Наука была уже не нужна ему в последние годы, и он легко оставил ее, перешел к жукам, только преподавал. А умел он преподавать? Он умел вколачивать и выжимать из человека то, что хотел, этот процесс был мучителен как для него, так и для учеников. Он не жалел себя, а уж их и подавно.
О, как он не любил легких, прелестных студенток, похожих на его экспонаты, на те драгоценные блестящие капельки на атласе, тех мотыльков, которые едва касались предмета, как ему заранее казалось: раз они так хороши и так причесаны, то где им, когда, когда, думать? Где им знать? Он гнал их сразу, даже не пытаясь разобрать, знают они или нет, он внушил им, что они не знают, не знают, и все тут, хоть они знали.
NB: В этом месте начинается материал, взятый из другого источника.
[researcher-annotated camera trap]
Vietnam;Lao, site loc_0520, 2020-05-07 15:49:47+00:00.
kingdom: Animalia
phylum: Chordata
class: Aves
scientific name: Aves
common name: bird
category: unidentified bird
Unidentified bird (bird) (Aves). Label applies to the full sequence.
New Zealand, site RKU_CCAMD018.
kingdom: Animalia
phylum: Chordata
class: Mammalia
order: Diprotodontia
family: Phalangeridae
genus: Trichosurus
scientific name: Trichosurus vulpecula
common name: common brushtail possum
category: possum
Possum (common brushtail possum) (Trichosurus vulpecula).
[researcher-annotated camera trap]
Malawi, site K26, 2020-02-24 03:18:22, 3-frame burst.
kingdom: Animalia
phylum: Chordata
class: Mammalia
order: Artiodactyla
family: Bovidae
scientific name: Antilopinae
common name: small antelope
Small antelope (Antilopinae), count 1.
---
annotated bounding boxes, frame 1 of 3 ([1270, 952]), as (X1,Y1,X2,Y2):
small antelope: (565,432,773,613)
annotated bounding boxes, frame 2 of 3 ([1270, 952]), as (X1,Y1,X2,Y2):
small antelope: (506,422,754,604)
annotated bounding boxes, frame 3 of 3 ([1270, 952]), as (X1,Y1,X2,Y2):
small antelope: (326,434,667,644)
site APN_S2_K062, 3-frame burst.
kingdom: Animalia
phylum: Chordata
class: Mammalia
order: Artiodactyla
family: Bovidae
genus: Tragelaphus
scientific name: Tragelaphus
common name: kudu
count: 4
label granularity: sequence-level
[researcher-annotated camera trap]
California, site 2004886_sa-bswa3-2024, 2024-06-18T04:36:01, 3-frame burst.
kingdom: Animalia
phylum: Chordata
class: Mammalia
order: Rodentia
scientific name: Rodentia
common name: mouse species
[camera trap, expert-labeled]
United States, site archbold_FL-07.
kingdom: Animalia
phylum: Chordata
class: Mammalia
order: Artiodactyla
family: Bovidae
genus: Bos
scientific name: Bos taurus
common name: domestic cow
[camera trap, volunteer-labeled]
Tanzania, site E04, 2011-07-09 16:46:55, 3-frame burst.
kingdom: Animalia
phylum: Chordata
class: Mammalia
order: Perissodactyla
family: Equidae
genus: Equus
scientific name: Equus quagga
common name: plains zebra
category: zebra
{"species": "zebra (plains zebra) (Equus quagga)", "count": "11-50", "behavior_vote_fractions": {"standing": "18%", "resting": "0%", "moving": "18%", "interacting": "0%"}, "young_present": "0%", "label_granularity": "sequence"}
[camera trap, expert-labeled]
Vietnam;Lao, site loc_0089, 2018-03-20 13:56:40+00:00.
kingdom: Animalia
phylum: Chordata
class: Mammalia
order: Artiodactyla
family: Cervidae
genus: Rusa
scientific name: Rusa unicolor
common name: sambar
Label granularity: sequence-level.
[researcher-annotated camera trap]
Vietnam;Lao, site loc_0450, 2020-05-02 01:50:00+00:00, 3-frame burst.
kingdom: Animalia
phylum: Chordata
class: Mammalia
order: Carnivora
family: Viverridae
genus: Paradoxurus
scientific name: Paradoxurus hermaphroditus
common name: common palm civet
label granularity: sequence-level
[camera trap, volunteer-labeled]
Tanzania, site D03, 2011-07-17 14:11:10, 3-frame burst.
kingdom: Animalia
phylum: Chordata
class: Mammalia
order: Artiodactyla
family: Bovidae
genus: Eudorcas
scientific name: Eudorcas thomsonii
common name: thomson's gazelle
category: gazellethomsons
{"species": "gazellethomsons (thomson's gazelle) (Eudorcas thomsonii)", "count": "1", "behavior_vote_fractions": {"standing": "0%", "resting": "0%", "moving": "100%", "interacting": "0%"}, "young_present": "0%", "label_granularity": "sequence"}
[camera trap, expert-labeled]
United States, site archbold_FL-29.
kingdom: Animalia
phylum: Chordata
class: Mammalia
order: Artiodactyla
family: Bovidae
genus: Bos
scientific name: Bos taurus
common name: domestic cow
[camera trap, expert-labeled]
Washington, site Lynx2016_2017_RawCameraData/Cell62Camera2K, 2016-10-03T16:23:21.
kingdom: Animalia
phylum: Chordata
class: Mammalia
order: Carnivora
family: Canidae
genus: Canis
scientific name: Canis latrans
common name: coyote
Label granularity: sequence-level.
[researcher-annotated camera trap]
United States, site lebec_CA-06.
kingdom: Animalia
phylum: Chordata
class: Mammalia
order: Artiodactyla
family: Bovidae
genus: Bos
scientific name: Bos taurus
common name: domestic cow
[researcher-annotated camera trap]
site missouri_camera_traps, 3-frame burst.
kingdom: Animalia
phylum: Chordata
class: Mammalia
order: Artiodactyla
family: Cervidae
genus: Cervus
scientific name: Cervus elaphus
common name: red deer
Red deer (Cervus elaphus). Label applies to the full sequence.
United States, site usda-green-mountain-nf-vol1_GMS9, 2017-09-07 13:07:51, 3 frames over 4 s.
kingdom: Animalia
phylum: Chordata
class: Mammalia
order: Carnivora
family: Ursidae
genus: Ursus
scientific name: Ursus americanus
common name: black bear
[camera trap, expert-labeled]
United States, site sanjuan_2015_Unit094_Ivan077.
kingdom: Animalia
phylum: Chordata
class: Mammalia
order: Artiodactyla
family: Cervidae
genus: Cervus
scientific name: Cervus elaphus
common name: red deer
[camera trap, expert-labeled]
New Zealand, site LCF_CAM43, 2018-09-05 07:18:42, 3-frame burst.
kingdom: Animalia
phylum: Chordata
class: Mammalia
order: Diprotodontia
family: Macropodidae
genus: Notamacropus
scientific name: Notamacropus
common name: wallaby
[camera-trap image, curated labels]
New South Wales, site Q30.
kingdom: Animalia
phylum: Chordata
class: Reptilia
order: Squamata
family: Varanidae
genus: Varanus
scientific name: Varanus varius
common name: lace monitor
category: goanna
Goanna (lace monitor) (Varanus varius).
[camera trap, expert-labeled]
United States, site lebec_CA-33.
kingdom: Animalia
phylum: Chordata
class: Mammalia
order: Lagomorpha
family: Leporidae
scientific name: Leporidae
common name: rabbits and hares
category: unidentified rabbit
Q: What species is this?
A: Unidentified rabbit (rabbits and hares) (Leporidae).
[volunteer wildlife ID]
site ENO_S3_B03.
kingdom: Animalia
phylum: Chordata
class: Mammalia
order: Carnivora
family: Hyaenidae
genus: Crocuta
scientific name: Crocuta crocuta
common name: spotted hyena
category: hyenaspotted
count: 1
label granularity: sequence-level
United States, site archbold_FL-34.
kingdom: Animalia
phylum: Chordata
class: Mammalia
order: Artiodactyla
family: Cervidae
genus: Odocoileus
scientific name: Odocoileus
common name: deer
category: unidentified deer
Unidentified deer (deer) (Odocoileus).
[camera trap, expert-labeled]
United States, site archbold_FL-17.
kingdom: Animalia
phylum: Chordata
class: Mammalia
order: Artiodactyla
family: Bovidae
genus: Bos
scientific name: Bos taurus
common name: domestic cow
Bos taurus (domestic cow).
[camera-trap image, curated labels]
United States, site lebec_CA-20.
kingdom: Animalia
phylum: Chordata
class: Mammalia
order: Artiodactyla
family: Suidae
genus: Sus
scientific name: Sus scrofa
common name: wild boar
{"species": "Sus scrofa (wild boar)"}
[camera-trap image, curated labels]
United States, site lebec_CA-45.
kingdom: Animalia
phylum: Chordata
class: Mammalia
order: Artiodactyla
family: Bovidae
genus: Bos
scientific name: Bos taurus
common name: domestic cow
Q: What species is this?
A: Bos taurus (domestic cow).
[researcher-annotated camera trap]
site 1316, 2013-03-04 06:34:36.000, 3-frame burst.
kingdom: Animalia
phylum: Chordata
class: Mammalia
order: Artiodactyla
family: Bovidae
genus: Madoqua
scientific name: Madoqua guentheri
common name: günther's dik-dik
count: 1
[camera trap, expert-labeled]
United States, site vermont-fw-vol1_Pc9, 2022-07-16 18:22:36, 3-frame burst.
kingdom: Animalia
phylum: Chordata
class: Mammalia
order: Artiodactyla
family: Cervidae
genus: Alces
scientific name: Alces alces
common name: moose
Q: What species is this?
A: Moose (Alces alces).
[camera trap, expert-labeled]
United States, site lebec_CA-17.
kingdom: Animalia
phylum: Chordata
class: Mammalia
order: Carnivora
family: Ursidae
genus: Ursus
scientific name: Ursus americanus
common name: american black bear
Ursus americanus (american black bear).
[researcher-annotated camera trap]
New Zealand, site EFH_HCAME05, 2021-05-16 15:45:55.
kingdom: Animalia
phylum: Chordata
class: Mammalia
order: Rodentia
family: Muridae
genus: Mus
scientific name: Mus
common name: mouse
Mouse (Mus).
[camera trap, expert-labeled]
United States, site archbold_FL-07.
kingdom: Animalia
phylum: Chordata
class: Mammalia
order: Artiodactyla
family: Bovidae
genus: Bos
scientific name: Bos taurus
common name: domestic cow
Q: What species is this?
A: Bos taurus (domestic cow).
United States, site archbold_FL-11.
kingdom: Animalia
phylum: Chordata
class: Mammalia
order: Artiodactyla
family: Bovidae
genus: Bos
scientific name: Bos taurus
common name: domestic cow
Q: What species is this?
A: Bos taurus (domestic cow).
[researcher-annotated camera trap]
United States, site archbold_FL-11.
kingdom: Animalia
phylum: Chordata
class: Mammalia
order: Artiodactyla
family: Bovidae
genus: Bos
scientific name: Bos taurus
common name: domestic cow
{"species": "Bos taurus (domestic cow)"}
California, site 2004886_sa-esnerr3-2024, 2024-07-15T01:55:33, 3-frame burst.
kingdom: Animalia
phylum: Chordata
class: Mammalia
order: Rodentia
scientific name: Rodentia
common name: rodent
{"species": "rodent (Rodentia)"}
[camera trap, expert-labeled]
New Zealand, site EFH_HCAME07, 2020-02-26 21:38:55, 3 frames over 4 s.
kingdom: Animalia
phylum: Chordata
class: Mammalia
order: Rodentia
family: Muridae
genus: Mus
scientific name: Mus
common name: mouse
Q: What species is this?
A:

Они рыдали, приходили несколько раз, иногда по пять, шесть. Это была пытка для них и для него, они вопили и жаловались, но он был неуязвим совершенно. Однажды я спросила его, сколько у него было хороших учениц. Он ответил:
— Ни единой!
То есть не было ни одной женщины. Они обращались сразу в тупиц, которых он сам порождал своим видом, и преодолеть психологический барьер его отношения к ним они не могли.
О, я знала это его странное и таинственное умение поразить, сказать, заколдовать совсем, сделать так, что ты не могла ответить то, что отлично знала на самом деле, потому что, когда он вдруг, среди всех острот и шуток, дел и верчений в хозяйстве, скажем, оборачивался и спрашивал:
— А ты знаешь, кто написал «Портрет Дориана Грея»? — меня это ошарашивало совсем, будто речь шла о тех его формулах, которые я не пыталась даже постичь, будто речь шла об антимирах, и, запинаясь, я старалась вывернуться, превозмогая его уверенность в том, что я не знаю Оскара Уайльда, говорила:
— Ты играешь в шарады?
— Нет, ответь!
Я вскипала и говорила, что с ним всегда можно ждать приступа склероза и даже инфаркта, что мне не десять лет, а гораздо больше.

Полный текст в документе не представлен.